WRITTEN TASKS
1 - In the forum thread, which activities does 1kasey consider taking her husband to? List all of them.
2 - According to the forum thread, what kind of group does BarelyThere go to every week?
3 - Extend the forum thread about shared interests in relationships by writing what comes after its final sentence.

READING TEXT
An odd thing I've absolutely loved about several women I've dated is how they seemed to pick up my things... my interests. For example, picking up football. I dated one girl who hated football but always painted her fingernails in my team's color every Sunday... because she liked ME. She had no idea what was going on in a game, didn't really care to learn... but it was fun and humorous teaching it. We would go out every weekend to this sportsbar to watch the game, have a couple drinks and what not. It was great to watch her talk trash with other patrons rooting for the opposing team... especially recurrent games with rivals. Over time she learned enough that we were having conversations that I'd have otherwise been having with other guys. She was in the club now, and came to appreciate the instant bond with strangers wearing the same colors. 

There are moments of tension in sports, that you'll only get by paying attention, that create awesome emotional highs and lows (the reason there are sooo many sports movies). These sorts of emotions bring a couple together when they're shared. At first I thought it was kinda goofy the way she jumped in on this activity of mine that I knew she wasn't into. But in the end, she started to enjoy it too... and I wanted her there. There were times where she couldn't watch the game because of work and it was always an important thing, an enjoyable thing, to call to tell her about the big moments, up and down plays. It was something to connect on and feel passionately about together.

Somebody has to be the one to enter the other's world a bit.


----------



## BarelyThere (Dec 31, 2012)

I am pretty sure you married my husband's long lost twin. Mine left to work out of state and I am discovering that I allowed myself to be too dependent on him for fulfilling my social needs when we have absolutely nothing in common.

Now that I have no choice, I'm building my own life without him and finding it much more fulfilling than wasting time waiting on him was. I'd suggest joining a social group. For me, it's a fiber arts group that I love to go to every week. 

Bowling, book clubs and church if you're so inclined are great social outings that can help you get the interaction you need and build friendships with people who do share your interests.

I have found that most of his shortcomings don't matter much to me now that I am not so dependent on him for everything. And the conversation! With real people! It's great - should've done this years ago!


----------



## 1kasey (Dec 24, 2012)

> If your husband is in IT, he may naturally have a more low key, introverted personality.


He is very introverted, but I know he hates it. He wants friends, but he's too shy to even carry on a decent conversation with new people. I used to be really shy and introverted too which is why we got along well to begin with. We were both quiet folk. But then I went to college and made best friends with the most outgoing person I have ever met. We used to waltz everywhere just for fun and sing on the way to classes holding hands. Just remembering it almost makes me puke rainbows!

I think the excessive gaming is partly for stress relief and partly because he just doesn't know any better. Both of his parents bore me to tears as well. I thought the laid back atmosphere was relaxing and homey at first, but now it makes me want to do something crazy just to liven them up! Maybe I'll try to take him rock wall climbing or get a group together for laser tag or paintball. 

And you're absolutely right, I need to get a life. I need to find clubs and friends and I'd love to, but I share a car with my husband and he takes it with him to work every day. I tried making friends through church, but believe it or not I don't think there's anyone in this town my age... not that age matters really, but it would be nice to have a friend that's on the same stretch of life as me and can relate. That being said, I am not giving up. I am on the hunt for a good job so that I can afford a car and get out and do stuff whether he wants to or not!

EXCERPTED DATA
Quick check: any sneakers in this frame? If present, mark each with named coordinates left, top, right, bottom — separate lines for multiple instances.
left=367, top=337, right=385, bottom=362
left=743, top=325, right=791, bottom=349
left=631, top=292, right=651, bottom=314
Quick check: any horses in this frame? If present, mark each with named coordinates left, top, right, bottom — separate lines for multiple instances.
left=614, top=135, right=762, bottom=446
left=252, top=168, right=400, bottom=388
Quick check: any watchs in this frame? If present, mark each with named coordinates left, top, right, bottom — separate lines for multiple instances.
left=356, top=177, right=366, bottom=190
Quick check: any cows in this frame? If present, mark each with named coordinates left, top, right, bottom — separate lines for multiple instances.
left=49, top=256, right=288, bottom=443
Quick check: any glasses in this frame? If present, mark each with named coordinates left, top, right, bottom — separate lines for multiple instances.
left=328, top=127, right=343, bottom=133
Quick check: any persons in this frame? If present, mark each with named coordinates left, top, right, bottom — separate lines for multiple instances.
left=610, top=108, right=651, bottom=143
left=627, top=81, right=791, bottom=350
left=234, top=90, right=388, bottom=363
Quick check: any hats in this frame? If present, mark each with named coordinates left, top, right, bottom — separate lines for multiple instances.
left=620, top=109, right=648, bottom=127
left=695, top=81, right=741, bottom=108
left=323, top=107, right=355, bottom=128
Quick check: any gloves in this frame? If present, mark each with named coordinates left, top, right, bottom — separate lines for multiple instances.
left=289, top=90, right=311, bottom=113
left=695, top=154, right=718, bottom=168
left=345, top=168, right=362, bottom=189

...

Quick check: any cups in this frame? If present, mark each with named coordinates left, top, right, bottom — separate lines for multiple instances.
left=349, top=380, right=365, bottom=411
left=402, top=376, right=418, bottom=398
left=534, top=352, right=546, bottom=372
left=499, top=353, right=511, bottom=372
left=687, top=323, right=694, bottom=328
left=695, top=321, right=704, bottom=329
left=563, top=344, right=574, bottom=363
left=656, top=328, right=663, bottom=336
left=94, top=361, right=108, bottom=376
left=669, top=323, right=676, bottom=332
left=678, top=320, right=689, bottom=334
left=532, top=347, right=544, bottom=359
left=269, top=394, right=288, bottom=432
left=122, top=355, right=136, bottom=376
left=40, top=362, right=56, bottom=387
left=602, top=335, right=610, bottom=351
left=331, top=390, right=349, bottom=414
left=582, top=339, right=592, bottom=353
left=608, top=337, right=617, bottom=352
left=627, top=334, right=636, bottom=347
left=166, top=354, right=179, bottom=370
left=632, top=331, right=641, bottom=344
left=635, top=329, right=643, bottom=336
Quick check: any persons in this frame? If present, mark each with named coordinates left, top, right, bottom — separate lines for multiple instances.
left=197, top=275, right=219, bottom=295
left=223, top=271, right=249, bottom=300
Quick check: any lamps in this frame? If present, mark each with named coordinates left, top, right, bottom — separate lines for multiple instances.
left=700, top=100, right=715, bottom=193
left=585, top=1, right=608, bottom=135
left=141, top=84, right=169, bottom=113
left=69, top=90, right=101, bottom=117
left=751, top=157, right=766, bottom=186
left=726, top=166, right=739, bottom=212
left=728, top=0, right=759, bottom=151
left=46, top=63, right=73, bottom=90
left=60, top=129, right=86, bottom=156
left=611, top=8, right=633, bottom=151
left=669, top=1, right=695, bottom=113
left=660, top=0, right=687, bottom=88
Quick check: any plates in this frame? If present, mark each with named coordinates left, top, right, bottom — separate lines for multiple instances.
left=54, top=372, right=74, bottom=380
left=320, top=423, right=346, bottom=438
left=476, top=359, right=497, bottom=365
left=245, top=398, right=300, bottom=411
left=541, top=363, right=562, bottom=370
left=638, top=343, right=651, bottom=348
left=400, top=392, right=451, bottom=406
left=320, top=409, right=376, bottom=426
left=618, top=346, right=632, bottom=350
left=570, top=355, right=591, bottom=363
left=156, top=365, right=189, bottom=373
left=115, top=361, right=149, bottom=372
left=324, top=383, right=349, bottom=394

EXPECTED RESULTS
1 - rock wall climbing, laser tag, paintball

2 - A fiber arts group.

3 -
I'm also writing him a big to-the-point letter detailing EXACTLY what I want and need from this marriage so that there is no misunderstanding. And of course in return I am happy to do things for him that he wants or needs even if all that is, is some time to himself.


----------



## opensesame (Dec 19, 2012)

1kasey said:


> He is very introverted, but I know he hates it. He wants friends, but he's too shy to even carry on a decent conversation with new people. I used to be really shy and introverted too which is why we got along well to begin with. We were both quiet folk. But then I went to college and made best friends with the most outgoing person I have ever met. We used to waltz everywhere just for fun and sing on the way to classes holding hands. Just remembering it almost makes me puke rainbows!


Sounds like your husband needs his confidence boosting. Why not do something social together? Get him to meet some new people and come out of his shell?


----------



## 1kasey (Dec 24, 2012)

Okay, who called my husband!? He just called me and asked me if I'd like to go bowling tomorrow!! And said he'd like to go rock climbing sometime!!! I'm going to hyperventilate! I didn't do anything! ...except maybe throw a teensy fit by throwing all the garbage in the house that he's been promising to take out for months into his parking spot in the carport.... hmm wonder if I can move it all by the time he gets home ^^"


----------



## Decorum (Sep 7, 2012)

Ha ha thats amazing.
It sounds like your not done with him but you need him to be more mature, and consider your needs and the needs of the relationship.
He sounds a little unskilled in that.

One thing he should do is prepare some appropriate questions on the acquaintance, causual, and early intimate levels of friendship, to begin and carry a conversation.

Its rudementary but it sounds like he needs to start there.
He should make a point to get out and practice, He needs to take some steps at social interaction.

Also have him read a married mans sex life, it will change his life, it not a sex manual but it about staying attractive to your spouse, please get it for him, also the book no more mr nice guy would be good as well.

This will be a disaster for the both of you if he does not get it.

take care!


----------



## 1kasey (Dec 24, 2012)

> Ha ha thats amazing.
> It sounds like your not done with him but you need him to be more mature, and consider your needs and the needs of the relationship.
> He sounds a little unskilled in that.
> 
> ...


I know! I really was not expecting that! I was preparing to ambush him with questionnaires, a book (I ordered Love Busters, and I will also get the books you recommended, thank you for the suggestions) a super direct letter, and do something drastic like move out of the bedroom or tell him I decided to be a lesbian to get his attention  He also said he'd like to play Fable together, which I think is a great place to start because all I have to do is press A to talk to people and move the joystick to walk around.

I asked him what started all this and he said he'd been thinking and realized that he hasn't been doing a very good job of spending time with me. doh!

I'm still going to do everything I wanted to do and hopefully go to a marriage retreat if I can find one in our area. Now I just have a little hope and a much better attitude about it  

However... if he breaks our date tomorrow all hell will break loose. Death. Death and dismemberment.


----------



## Decorum (Sep 7, 2012)

You sound to good to lose, I hope he keeps it up!
Let us know


----------



## old timer (Nov 23, 2012)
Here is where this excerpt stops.